THE REQUEST: Please write out the data below word for word, leaving out the pictures.

** START DATA SHOWN **

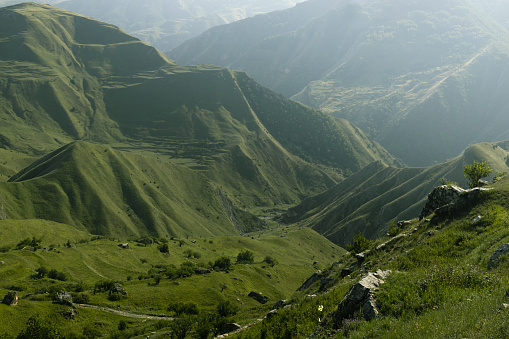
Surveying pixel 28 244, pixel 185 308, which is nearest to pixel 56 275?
pixel 28 244

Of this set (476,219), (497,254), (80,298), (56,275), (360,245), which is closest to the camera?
(497,254)

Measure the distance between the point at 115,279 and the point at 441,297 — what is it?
127513 mm

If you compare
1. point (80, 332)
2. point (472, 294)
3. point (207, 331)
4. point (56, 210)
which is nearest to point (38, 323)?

** END DATA SHOWN **

TASK RESULT:
Surveying pixel 28 244, pixel 185 308, which is nearest to pixel 56 275?
pixel 28 244

Of this set (476,219), (497,254), (80,298), (56,275), (360,245), which is closest to the camera?
(497,254)

Measure the distance between the point at 115,279 and the point at 441,297 — what is it?
127513 mm

If you compare
1. point (80, 332)
2. point (472, 294)
3. point (207, 331)
4. point (56, 210)
which is nearest to point (38, 323)?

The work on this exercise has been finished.